Estava escrevendo quando
nos recebeu; explica-me que está acabando seu estudo sobre Jean Genet. Tem em sua
frente uma edição de luxo de Notre-Dame-des-Fleurs. Automaticamente
reparo nos dois livros que tem sobre a mesa: um é de Platão, outro de Mallarmé.
É claro que tem prazer em
que os estudantes levem sua peça; faz questão de escrever a eles uma carta, dando
licença e agradecendo. Roberto lhe fala sobre o interesse que sua obra desperta
no Brasil. Já tem notícia disso, e teve um convite de São Paulo para visitar
nosso país. “Este ano foi impossível, mas vou dar um jeito de ir no ano que
vem.” Conta que o adido cultural francês em São Paulo lhe prometeu mandar a
tradução do ensaio de um escritor brasileiro para publicar na Les Temps
Modernes, a sua revista. Não se lembra do nome do escritor.
Faz perguntas sobre nosso
país. Diz que tem boa impressão dele pelo que lhe contaram Camus, Barrault e
outros amigos. Um povo que tem caráter próprio, e muita efervescência
intelectual. Não tem o ar de dizer gentilezas e parece exprimir uma curiosidade
sincera. Digo-lhe que, na linguagem do Rio, “existencialismo” tem um sentido
não muito austero e lembra mais Chiquita Bacana do que Søren Kierkegaard.
Ri:
não é apenas no Brasil, é no mundo; isso começou aqui no quartier e —
nota — os adversários fingem levar a sério essa legenda de “imoralismo” da
doutrina.
— Outro dia, uns rapazes
de Lyon resolveram formar um círculo para estudar e debater o existencialismo.
Recebi uma carta de um deles. Conta que foi procurado por umas pequenas que
queriam saber quando é que iam começar as sessões de jazz…
— É verdade que está
escrevendo um Tratado de Moral?

Material apresentado >>
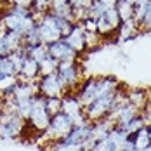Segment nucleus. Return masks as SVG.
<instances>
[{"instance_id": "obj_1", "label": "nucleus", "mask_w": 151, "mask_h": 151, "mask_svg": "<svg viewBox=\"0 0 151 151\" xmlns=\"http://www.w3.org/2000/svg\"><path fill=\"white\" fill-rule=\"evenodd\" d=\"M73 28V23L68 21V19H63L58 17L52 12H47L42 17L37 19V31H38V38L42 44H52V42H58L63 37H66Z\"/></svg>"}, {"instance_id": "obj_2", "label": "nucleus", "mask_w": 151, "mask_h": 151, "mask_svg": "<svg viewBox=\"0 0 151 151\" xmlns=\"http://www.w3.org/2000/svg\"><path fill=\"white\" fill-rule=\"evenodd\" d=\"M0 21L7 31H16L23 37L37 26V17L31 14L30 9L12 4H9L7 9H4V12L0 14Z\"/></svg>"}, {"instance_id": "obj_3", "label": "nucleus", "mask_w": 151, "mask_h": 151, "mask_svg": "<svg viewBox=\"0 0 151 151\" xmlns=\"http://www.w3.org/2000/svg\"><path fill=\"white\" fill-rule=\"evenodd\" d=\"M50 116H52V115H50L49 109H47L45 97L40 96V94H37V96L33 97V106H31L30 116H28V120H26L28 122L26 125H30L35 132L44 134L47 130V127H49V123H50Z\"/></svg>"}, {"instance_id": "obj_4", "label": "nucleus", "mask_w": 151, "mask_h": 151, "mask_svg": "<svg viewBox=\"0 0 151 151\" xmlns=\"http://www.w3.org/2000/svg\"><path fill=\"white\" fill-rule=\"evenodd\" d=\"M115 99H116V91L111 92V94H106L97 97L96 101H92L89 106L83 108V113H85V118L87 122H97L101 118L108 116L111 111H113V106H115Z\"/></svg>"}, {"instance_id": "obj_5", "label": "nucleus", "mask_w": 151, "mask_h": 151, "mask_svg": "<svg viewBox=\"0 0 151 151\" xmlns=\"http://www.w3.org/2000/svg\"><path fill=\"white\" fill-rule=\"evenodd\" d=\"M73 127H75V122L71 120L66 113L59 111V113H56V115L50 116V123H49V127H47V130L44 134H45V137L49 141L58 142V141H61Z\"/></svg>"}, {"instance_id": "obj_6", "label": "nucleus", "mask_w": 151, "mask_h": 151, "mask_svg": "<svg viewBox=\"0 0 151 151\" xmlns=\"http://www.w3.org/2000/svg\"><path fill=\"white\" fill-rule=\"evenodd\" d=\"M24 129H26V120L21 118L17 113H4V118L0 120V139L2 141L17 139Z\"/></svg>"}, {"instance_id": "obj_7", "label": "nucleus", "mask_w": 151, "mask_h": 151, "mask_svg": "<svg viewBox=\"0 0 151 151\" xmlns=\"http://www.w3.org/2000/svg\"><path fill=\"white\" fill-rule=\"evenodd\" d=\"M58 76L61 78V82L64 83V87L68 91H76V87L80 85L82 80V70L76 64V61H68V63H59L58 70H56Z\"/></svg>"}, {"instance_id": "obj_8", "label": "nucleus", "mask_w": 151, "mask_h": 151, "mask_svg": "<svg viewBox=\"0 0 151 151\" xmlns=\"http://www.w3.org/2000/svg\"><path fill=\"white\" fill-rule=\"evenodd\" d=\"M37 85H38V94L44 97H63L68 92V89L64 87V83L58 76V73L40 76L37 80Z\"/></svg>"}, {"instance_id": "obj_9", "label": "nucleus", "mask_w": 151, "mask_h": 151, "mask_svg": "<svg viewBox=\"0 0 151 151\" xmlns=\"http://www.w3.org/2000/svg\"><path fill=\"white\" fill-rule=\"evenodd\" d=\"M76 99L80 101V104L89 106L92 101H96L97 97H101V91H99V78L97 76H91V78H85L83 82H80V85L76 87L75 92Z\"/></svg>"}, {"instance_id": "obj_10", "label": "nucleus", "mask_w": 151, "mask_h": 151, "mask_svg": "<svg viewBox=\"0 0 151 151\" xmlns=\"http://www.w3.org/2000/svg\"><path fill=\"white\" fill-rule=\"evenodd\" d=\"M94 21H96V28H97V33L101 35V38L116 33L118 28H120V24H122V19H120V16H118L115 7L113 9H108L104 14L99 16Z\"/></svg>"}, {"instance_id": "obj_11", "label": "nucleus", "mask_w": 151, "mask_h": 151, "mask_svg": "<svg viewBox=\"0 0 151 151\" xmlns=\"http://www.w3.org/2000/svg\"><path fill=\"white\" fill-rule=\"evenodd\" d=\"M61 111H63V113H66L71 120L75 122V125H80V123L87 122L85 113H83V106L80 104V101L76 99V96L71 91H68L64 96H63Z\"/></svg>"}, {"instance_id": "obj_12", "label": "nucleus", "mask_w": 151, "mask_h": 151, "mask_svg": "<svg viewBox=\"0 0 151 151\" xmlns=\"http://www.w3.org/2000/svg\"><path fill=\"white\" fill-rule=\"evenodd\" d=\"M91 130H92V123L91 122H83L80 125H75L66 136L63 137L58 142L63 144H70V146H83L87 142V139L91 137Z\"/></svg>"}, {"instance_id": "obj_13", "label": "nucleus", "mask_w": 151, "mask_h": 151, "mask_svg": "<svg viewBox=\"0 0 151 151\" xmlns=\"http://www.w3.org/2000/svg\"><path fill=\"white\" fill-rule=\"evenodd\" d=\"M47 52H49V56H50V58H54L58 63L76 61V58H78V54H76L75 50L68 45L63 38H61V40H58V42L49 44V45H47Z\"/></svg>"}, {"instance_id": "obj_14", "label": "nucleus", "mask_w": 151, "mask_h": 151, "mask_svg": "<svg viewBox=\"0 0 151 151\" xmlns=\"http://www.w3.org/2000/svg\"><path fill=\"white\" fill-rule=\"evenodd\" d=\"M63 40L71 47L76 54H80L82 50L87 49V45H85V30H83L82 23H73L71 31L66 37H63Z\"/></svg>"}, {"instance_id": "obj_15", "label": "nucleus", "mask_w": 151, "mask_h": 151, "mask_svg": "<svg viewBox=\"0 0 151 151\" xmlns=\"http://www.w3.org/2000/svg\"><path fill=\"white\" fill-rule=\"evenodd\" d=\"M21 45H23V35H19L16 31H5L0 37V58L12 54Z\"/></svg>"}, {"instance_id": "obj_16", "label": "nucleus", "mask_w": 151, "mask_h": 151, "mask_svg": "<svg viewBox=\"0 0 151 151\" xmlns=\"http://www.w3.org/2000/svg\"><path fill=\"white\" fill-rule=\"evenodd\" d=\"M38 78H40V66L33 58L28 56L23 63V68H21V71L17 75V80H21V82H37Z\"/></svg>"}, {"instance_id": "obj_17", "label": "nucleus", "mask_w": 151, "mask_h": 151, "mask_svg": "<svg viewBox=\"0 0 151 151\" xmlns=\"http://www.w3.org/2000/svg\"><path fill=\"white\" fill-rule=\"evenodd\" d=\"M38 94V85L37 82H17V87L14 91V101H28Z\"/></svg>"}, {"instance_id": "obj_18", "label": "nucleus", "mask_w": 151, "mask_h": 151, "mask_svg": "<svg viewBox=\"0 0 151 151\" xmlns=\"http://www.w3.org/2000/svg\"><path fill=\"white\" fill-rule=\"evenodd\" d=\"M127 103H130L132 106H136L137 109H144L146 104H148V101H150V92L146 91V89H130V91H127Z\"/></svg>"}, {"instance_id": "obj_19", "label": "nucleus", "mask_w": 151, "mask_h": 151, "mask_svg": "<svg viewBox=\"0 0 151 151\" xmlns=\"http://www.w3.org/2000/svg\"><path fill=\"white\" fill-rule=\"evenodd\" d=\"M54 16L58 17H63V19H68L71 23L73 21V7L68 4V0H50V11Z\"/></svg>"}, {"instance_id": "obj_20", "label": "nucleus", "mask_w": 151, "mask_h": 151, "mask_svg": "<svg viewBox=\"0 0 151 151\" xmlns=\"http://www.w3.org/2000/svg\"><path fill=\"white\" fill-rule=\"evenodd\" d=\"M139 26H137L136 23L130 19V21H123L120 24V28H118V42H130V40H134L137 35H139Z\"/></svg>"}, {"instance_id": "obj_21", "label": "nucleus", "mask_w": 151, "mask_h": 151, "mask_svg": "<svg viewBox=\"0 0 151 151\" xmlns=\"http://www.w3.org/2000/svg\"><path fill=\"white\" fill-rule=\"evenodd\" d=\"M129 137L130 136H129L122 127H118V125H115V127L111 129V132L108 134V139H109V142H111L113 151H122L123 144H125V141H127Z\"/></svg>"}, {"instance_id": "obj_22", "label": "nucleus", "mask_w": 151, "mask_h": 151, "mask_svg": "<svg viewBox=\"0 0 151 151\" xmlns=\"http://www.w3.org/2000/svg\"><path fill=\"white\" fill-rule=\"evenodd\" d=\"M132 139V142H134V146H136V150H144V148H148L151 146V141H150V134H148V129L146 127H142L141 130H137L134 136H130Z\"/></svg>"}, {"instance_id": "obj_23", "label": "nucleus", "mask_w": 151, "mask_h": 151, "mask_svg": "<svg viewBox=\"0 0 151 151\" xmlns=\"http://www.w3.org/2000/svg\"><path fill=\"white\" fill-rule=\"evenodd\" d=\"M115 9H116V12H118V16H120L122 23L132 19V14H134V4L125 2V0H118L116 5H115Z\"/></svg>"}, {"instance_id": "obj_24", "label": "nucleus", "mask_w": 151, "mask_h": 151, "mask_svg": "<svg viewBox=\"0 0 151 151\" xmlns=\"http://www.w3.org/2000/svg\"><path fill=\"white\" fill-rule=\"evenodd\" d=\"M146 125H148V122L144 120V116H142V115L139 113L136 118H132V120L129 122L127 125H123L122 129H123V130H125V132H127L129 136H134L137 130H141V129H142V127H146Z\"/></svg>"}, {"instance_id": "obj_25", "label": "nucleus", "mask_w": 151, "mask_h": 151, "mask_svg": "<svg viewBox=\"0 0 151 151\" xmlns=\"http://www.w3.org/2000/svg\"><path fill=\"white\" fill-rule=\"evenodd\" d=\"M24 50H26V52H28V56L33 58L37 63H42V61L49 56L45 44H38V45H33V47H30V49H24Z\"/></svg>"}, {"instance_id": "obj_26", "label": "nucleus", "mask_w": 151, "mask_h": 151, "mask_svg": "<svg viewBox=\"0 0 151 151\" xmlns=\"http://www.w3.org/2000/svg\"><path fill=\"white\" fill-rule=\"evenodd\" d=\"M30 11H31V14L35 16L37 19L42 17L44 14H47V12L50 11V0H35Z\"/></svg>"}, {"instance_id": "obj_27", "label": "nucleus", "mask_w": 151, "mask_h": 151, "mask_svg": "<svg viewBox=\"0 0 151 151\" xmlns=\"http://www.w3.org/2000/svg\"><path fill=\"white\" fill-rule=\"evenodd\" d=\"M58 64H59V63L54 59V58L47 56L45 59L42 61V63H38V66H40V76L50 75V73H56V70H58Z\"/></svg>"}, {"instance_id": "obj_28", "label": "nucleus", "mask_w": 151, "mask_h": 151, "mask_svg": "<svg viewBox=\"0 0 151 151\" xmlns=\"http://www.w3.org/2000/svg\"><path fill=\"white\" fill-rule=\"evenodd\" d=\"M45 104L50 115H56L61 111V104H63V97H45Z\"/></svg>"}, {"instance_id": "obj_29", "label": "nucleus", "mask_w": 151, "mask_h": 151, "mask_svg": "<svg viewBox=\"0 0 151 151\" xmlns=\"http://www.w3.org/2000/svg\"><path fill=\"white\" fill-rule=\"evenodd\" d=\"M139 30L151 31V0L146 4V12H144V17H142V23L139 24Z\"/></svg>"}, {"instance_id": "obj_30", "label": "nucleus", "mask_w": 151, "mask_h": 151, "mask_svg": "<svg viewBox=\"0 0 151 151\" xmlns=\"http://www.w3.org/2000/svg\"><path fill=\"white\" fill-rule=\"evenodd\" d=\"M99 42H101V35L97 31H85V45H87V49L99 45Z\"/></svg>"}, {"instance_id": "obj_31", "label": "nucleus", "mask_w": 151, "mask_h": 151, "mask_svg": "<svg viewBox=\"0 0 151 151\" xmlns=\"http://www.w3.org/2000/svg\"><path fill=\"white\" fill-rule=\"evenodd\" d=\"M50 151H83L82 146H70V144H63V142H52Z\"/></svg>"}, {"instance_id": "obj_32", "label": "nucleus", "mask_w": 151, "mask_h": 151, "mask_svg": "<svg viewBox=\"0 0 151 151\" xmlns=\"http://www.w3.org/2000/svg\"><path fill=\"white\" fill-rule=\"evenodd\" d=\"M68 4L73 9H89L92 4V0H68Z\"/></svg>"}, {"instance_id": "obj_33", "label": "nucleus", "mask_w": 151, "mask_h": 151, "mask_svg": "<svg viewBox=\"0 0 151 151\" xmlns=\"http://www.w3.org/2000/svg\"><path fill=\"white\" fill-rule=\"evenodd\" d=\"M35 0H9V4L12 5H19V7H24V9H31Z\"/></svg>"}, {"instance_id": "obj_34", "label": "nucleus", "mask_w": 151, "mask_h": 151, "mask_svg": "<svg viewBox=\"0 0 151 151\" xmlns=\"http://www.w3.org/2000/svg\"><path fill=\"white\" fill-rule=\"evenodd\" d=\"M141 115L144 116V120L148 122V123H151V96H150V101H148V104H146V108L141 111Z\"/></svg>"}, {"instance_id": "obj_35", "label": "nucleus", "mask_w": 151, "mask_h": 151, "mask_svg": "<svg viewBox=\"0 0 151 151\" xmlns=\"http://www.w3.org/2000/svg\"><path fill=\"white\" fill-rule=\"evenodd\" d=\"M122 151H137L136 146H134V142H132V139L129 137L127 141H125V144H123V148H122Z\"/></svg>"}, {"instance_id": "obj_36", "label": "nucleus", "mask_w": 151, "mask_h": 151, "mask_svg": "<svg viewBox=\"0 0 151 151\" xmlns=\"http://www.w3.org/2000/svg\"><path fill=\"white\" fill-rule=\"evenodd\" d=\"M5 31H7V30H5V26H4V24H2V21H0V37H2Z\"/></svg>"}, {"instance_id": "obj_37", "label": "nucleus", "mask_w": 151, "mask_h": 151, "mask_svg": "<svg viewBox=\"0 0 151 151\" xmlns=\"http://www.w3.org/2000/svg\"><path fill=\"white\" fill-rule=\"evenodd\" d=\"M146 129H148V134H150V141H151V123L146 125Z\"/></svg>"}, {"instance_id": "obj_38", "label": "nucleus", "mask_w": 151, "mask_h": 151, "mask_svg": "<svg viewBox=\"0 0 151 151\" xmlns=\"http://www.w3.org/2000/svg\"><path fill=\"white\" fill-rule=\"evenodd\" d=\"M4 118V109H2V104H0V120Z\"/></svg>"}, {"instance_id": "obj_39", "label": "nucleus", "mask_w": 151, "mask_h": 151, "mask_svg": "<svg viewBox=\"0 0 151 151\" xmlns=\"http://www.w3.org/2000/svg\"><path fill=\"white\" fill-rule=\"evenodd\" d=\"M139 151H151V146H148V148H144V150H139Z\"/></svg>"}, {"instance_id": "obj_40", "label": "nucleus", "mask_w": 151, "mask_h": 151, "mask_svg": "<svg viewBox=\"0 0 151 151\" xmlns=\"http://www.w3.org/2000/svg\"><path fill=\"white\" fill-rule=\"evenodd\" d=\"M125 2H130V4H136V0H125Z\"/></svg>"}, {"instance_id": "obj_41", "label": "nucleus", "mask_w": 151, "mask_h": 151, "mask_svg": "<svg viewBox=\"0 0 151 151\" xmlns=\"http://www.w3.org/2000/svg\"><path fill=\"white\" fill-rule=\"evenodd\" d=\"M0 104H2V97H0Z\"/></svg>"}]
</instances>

Instrução dada A >>
Responda, com base no trecho da entrevista, às perguntas abaixo:
(i) Sobre qual escritor o entrevistado está terminando um estudo?
(ii) De quais autores são os dois livros que estão sobre a mesa?
(iii) De que cidade eram os rapazes que resolveram formar um círculo para estudar o existencialismo?
Instrução dada B >>
Prossiga com o trecho da entrevista logo após a última pergunta feita ao entrevistado.

Resposta esperada A >>
(i) Jean Genet.
(ii) Um é de Platão e o outro, de Mallarmé.
(iii) De Lyon.

Resposta esperada B >>
Sim, tem um monte de
notas para esse Tratado, mas só aparecerá dentro de alguns anos. É um trabalho
imenso; e ele, no momento, além daquele longo estudo sobre Genet, acaba um
romance do ciclo Les Chemins de la liberté e uma nova peça de teatro. O
Tratado — calcula — deverá dar umas seiscentas páginas… Olho, sem querer,
aquelas folhas que estão sobre a mesa, e que ele enchia com sua letra clara e
harmoniosa, e (pobre escritor de coisinhas) não posso deixar de ter admiração
por esse trabalhador que fala com tranquilidade de alguns milhares dessas
folhas que pretende encher. Pergunto se Genet ainda continua ladrão.
— Ah, não, ele se
aburguesa… Agora está com mania de Mallarmé, parece querer imitá-lo.
Confessou-me que quando era malandro e ladrão profissional sua vida era um
desespero; agora é um aborrecimento.
— Mas não rouba mais
nada, nem para se lembrar daquele tempo?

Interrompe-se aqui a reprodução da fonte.